I’m really not the kind of guy that’ll be afraid of admitting that a movie is smarter than him. I always like to think of myself as a relatively perceptive guy when it comes to interpreting films, but I won’t think twice about openly admitting that a film flew right over my head. Sometimes that doesn’t even pertain to my enjoyment. There are usually two questions tumbling around in my head once I run across a movie that I can’t quite grasp: Does it fail, because it can’t sufficiently express itself to the audience? Or Does this require multiple viewings and ample time for the film to gestate in my mind? Isao Yukisada’s Parade is one of those great cinematic treats where I can ask both questions and come up with suitable answers to both.
The film focuses on four roommates in a cramped Tokyo apartment: rural slacker Ryosuke(Keisuke Koide), ditzy and dependent Kotomi(Shihori Kanjiya), artsy Mirai(Karina), and shiny jogging-suit enthusiast Naoki(Tatsuya Fujiwara). They all share a typically amicable friendship with one another, even though their only common tie is that they share a living space. Then, one night, a mysterious stranger named Satoru(Kento Hayashi) starts to shack up at night and mill around during the day, even though no one claims they invited him or even know who he is. Is he related to the series of murders around the city? Does he have ties to their neighbor, who has illustrious visitors that include government officials?
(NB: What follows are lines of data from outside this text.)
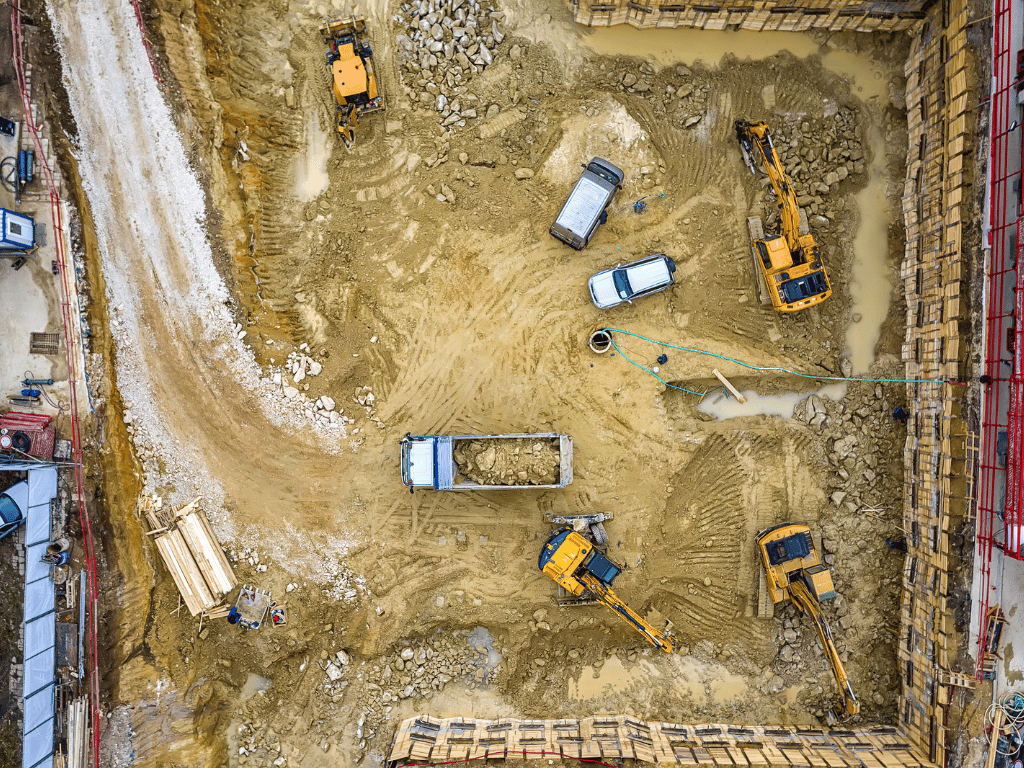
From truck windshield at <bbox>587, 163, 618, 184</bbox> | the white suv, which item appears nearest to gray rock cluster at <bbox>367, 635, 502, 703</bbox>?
the white suv

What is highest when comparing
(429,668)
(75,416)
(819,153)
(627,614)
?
(819,153)

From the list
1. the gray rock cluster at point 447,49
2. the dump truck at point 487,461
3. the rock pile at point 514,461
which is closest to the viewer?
the dump truck at point 487,461

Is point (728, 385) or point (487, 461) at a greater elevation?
point (728, 385)

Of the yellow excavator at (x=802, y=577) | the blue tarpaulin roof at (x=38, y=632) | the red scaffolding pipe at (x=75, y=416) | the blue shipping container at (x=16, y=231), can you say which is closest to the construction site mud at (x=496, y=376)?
the yellow excavator at (x=802, y=577)

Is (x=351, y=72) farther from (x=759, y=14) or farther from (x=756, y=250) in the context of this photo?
(x=756, y=250)

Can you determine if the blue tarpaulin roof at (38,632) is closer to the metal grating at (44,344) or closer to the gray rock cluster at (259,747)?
the metal grating at (44,344)

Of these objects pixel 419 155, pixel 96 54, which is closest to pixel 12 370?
pixel 96 54

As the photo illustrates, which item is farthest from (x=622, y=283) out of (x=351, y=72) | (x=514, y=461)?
(x=351, y=72)
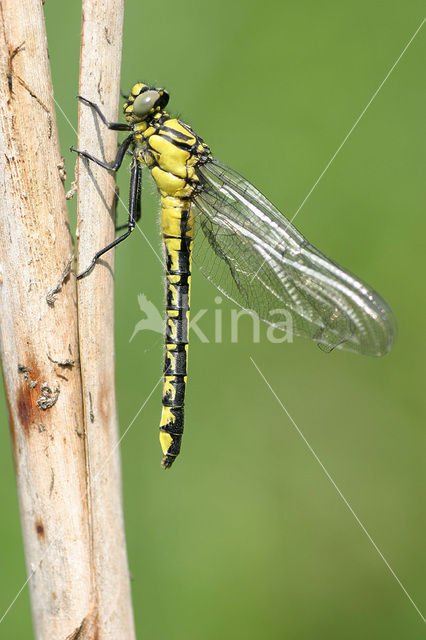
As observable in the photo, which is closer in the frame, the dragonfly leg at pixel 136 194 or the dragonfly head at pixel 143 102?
the dragonfly head at pixel 143 102

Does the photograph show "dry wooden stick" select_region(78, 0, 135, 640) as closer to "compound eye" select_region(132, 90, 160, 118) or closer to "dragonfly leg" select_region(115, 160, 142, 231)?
"compound eye" select_region(132, 90, 160, 118)

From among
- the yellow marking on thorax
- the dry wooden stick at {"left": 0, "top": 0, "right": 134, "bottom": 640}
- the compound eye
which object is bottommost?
the yellow marking on thorax

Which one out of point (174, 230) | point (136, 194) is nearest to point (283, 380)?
point (174, 230)

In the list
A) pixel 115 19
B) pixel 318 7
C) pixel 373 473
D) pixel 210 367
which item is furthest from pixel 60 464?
pixel 318 7

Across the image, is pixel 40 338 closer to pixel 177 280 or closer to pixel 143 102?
pixel 177 280

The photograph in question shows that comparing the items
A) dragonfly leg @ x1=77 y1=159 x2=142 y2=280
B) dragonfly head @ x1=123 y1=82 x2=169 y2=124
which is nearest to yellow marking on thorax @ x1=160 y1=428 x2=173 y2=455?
dragonfly leg @ x1=77 y1=159 x2=142 y2=280

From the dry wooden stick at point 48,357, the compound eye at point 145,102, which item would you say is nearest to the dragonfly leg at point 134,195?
the compound eye at point 145,102

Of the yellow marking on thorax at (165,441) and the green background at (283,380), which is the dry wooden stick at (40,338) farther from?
the green background at (283,380)
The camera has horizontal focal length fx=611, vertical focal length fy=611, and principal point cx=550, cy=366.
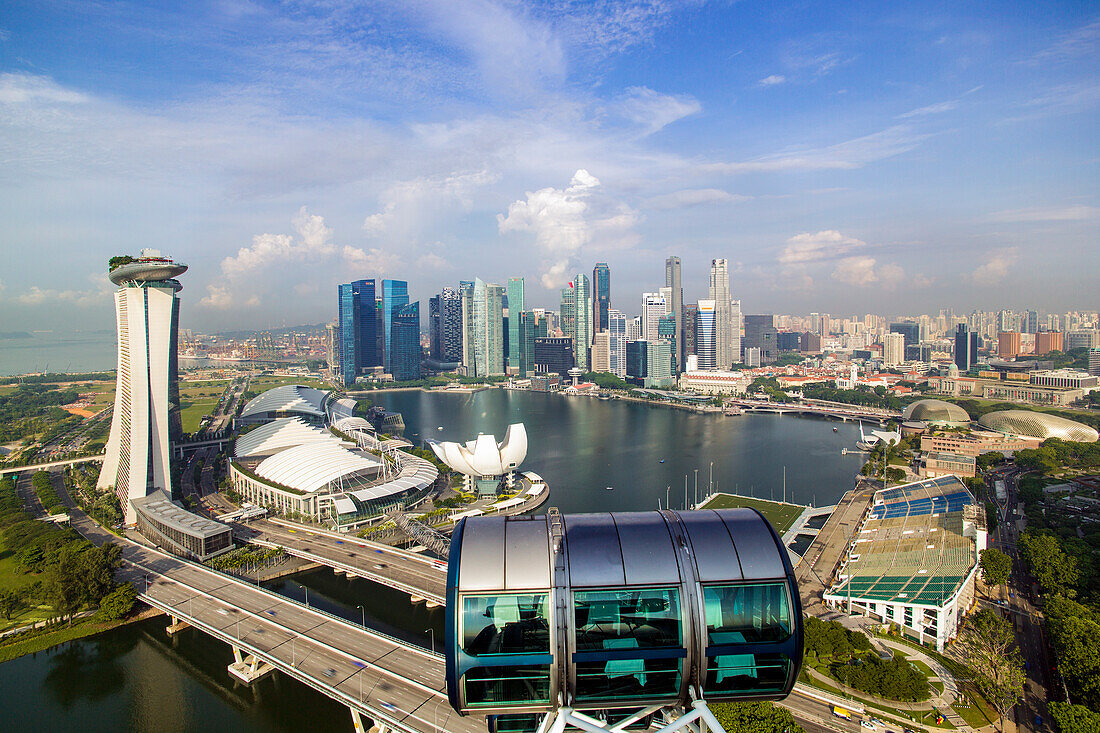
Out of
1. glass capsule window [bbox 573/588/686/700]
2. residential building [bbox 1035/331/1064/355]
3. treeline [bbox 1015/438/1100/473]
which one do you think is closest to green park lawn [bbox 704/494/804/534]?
treeline [bbox 1015/438/1100/473]

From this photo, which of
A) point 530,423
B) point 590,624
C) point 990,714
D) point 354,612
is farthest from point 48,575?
point 530,423

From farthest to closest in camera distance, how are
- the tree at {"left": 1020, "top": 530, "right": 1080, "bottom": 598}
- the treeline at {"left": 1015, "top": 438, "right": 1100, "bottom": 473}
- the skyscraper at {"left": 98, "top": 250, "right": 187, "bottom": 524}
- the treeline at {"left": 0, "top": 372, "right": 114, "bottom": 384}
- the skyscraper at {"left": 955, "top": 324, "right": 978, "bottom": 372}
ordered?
the skyscraper at {"left": 955, "top": 324, "right": 978, "bottom": 372}, the treeline at {"left": 0, "top": 372, "right": 114, "bottom": 384}, the treeline at {"left": 1015, "top": 438, "right": 1100, "bottom": 473}, the skyscraper at {"left": 98, "top": 250, "right": 187, "bottom": 524}, the tree at {"left": 1020, "top": 530, "right": 1080, "bottom": 598}

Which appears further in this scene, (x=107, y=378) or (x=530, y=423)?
(x=107, y=378)

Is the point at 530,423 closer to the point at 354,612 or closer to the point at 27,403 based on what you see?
the point at 354,612

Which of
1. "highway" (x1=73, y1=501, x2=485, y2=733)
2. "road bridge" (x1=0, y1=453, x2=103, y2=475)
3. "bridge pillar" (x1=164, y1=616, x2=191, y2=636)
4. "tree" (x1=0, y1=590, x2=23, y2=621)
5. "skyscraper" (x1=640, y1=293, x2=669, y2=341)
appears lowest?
"bridge pillar" (x1=164, y1=616, x2=191, y2=636)

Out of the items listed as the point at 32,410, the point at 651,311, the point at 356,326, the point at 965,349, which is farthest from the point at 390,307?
the point at 965,349

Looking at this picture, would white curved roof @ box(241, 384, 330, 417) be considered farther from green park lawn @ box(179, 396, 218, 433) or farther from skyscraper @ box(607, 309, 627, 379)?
skyscraper @ box(607, 309, 627, 379)
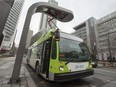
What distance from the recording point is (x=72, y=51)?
4.63 meters

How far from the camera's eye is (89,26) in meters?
78.7

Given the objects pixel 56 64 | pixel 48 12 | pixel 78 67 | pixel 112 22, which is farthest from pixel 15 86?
pixel 112 22

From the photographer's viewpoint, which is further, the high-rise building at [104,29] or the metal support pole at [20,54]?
the high-rise building at [104,29]

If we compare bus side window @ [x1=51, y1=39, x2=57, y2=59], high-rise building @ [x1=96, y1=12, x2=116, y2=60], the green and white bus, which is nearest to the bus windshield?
the green and white bus

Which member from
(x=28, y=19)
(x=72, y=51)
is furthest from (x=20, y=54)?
(x=72, y=51)

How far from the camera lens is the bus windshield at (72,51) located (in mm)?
4329

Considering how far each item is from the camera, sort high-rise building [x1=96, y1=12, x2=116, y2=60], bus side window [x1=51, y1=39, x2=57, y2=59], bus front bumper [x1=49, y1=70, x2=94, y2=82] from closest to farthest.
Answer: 1. bus front bumper [x1=49, y1=70, x2=94, y2=82]
2. bus side window [x1=51, y1=39, x2=57, y2=59]
3. high-rise building [x1=96, y1=12, x2=116, y2=60]

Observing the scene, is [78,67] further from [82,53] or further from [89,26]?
[89,26]

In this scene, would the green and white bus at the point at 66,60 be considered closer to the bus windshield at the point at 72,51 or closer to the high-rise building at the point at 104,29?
the bus windshield at the point at 72,51

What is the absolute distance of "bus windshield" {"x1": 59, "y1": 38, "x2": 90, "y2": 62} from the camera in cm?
433

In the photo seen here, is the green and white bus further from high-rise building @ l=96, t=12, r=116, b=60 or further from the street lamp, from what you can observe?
high-rise building @ l=96, t=12, r=116, b=60

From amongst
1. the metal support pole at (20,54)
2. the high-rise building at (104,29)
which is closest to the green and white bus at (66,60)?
the metal support pole at (20,54)

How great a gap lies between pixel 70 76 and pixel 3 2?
358 cm

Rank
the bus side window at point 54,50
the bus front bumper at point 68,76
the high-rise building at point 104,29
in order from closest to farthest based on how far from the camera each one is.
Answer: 1. the bus front bumper at point 68,76
2. the bus side window at point 54,50
3. the high-rise building at point 104,29
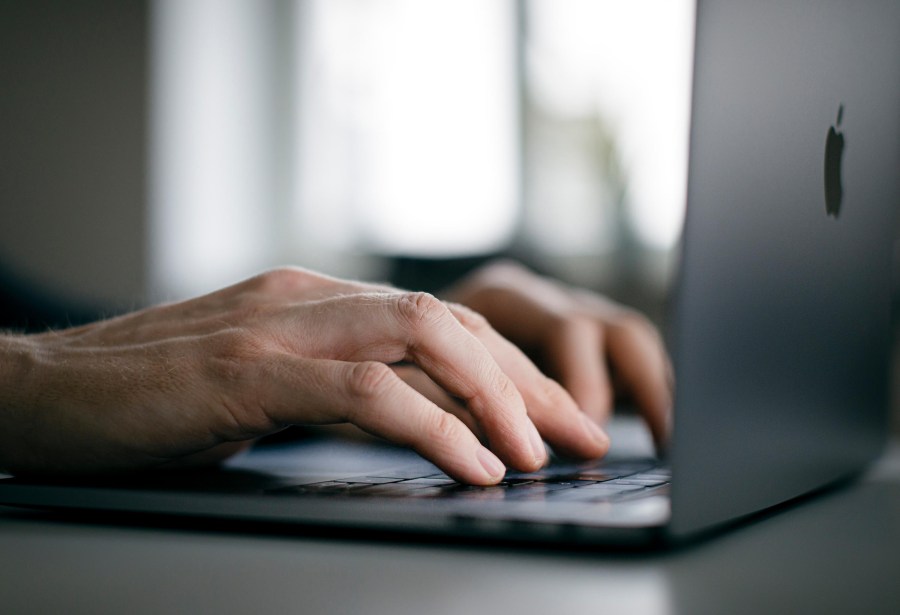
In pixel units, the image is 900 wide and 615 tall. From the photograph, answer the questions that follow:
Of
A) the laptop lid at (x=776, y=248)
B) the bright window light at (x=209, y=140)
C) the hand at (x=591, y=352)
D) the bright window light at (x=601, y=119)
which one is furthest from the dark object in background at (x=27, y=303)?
the bright window light at (x=601, y=119)

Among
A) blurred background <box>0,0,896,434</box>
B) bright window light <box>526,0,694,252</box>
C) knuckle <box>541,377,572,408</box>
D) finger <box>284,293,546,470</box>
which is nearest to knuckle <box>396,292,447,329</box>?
finger <box>284,293,546,470</box>

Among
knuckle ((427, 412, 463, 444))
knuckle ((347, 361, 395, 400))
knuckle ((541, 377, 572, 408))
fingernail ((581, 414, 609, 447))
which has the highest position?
knuckle ((347, 361, 395, 400))

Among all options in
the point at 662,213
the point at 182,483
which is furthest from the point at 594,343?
the point at 662,213

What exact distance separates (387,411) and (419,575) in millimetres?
128

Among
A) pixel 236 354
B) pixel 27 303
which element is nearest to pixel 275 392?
pixel 236 354

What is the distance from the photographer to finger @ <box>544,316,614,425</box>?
904 millimetres

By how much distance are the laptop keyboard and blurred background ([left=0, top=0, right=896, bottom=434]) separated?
8.13ft

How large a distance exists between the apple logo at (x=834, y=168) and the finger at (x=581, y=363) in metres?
0.39

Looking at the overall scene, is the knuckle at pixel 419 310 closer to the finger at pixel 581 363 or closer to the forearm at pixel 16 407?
the forearm at pixel 16 407

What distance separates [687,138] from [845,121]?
0.26m

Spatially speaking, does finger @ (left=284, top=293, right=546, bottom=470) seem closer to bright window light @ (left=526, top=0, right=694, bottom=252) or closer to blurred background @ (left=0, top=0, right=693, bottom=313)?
blurred background @ (left=0, top=0, right=693, bottom=313)

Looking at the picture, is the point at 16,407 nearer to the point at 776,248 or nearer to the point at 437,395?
the point at 437,395

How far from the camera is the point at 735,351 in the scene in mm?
409

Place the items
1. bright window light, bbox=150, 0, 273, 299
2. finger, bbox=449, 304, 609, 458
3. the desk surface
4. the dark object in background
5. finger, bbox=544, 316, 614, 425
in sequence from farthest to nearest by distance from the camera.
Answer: bright window light, bbox=150, 0, 273, 299 < the dark object in background < finger, bbox=544, 316, 614, 425 < finger, bbox=449, 304, 609, 458 < the desk surface
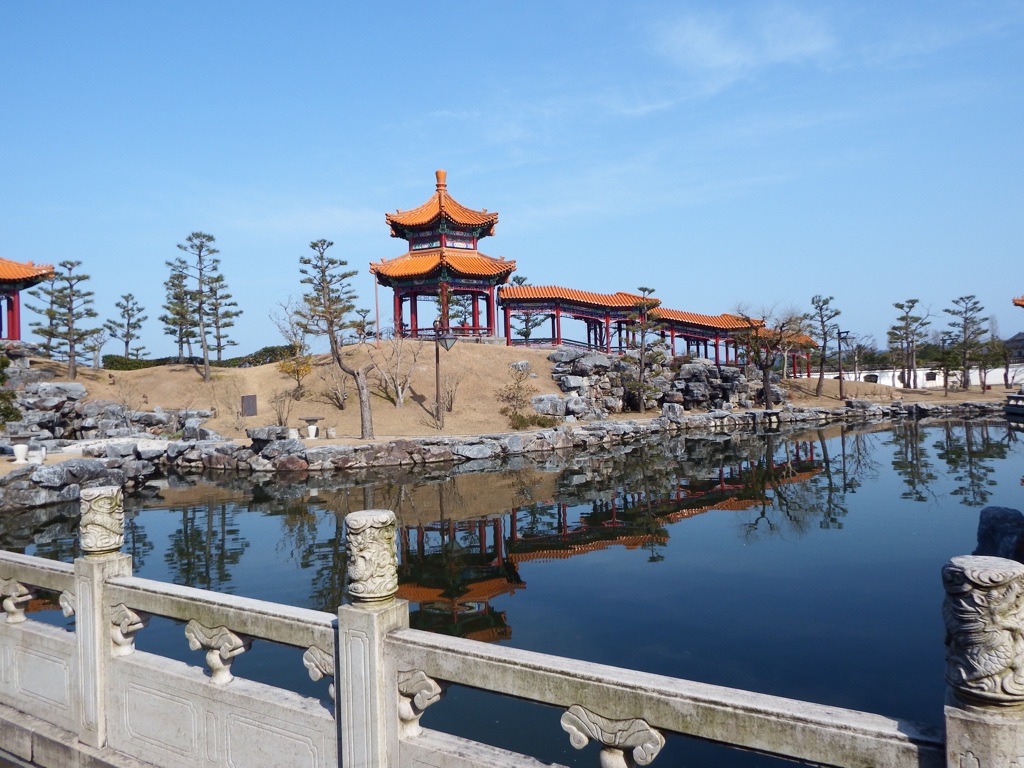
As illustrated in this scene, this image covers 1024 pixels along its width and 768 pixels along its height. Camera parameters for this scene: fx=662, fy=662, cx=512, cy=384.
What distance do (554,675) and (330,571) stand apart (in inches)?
291

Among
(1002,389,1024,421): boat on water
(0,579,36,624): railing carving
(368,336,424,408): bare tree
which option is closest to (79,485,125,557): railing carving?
(0,579,36,624): railing carving

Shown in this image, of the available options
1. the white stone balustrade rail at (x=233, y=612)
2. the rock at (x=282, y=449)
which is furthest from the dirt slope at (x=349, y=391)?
the white stone balustrade rail at (x=233, y=612)

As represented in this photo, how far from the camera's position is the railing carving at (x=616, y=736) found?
240cm

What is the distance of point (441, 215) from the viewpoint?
1364 inches

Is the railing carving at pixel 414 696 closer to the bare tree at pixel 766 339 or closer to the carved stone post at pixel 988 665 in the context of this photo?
the carved stone post at pixel 988 665

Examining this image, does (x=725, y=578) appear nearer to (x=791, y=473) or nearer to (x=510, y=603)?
(x=510, y=603)

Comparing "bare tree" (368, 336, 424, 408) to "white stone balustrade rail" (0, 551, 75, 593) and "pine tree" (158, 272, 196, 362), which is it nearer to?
"pine tree" (158, 272, 196, 362)

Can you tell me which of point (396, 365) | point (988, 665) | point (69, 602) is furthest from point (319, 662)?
point (396, 365)

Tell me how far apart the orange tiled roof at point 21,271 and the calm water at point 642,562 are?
20413mm

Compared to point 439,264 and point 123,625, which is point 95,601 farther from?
point 439,264

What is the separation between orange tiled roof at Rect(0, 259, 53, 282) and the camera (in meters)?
31.5

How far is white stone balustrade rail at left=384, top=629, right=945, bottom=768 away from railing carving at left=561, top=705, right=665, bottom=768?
3 cm

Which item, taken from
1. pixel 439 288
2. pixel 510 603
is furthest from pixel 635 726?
pixel 439 288

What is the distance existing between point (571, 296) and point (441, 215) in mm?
8257
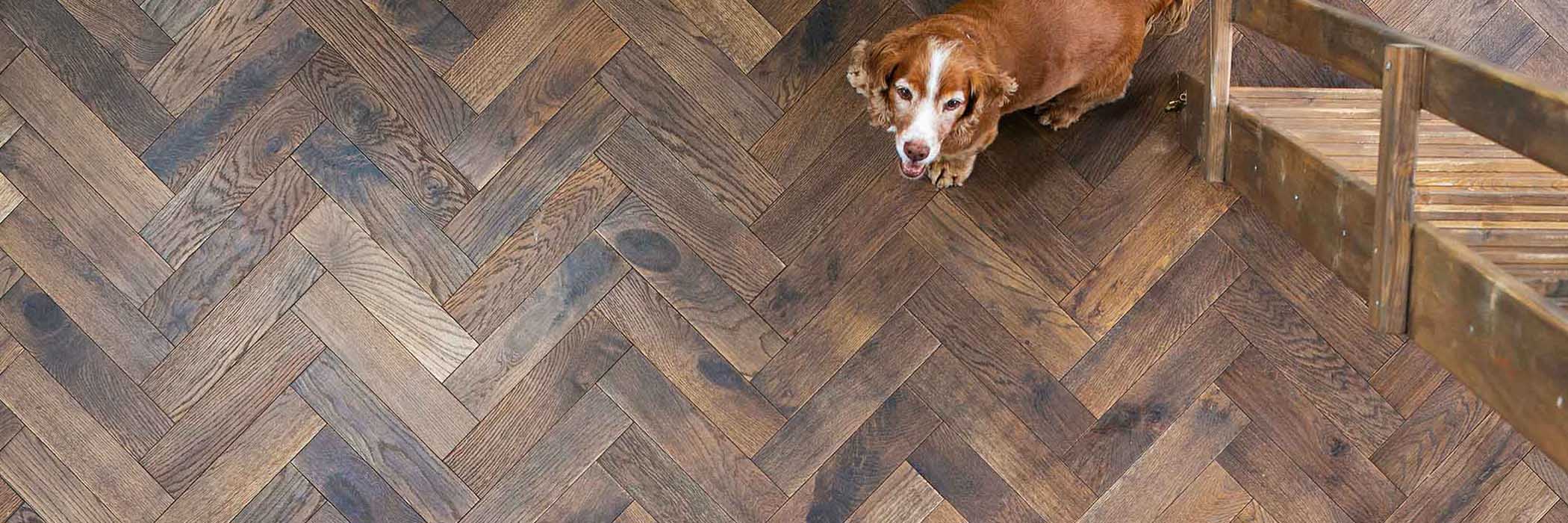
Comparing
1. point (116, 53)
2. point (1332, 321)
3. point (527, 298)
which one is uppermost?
point (116, 53)

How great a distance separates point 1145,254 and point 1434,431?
80 cm

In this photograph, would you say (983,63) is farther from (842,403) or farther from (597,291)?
(597,291)

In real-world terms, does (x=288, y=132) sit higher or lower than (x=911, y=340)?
higher

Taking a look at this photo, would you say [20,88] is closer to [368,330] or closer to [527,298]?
[368,330]

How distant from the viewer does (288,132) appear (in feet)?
8.16

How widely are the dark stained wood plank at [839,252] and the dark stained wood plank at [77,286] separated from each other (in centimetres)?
152

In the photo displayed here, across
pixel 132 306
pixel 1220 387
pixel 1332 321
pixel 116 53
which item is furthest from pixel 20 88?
pixel 1332 321

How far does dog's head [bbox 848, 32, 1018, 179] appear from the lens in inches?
75.0

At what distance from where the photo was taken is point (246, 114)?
249 cm

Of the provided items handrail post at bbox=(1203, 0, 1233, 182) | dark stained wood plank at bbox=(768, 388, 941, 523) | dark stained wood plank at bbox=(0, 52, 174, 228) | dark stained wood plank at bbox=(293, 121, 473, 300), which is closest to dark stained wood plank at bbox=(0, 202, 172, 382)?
dark stained wood plank at bbox=(0, 52, 174, 228)

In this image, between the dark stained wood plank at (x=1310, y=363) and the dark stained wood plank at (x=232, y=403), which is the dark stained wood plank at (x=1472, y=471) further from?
the dark stained wood plank at (x=232, y=403)

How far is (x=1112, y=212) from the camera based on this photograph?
96.7 inches

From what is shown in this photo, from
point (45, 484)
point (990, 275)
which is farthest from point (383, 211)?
point (990, 275)

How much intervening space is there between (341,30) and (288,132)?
281 mm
The film starts out innocently enough, as it plays out like a slacker comedy of sorts as Ryosuke and Kotomi look for solutions to their love lives as well as trying to figure out what the hell is going on next door. This all plays out with a heaping helping of whimsy and soft lighting, but as the characters’ stories progress, we gain greater insight into the darker corners of their lives. Each roommate has a section of the film focused on them, but Yukisada thankfully opts for a sequential narrative. Ultimately, you can’t let the first hour fool you, as the film goes into some pretty stark, harrowing areas by the end of the movie. What starts out as light and fluffy, later delves into themes about identity, our perception of others, and the length at which we’ll go to sustain those perceptions for our own self-preservation.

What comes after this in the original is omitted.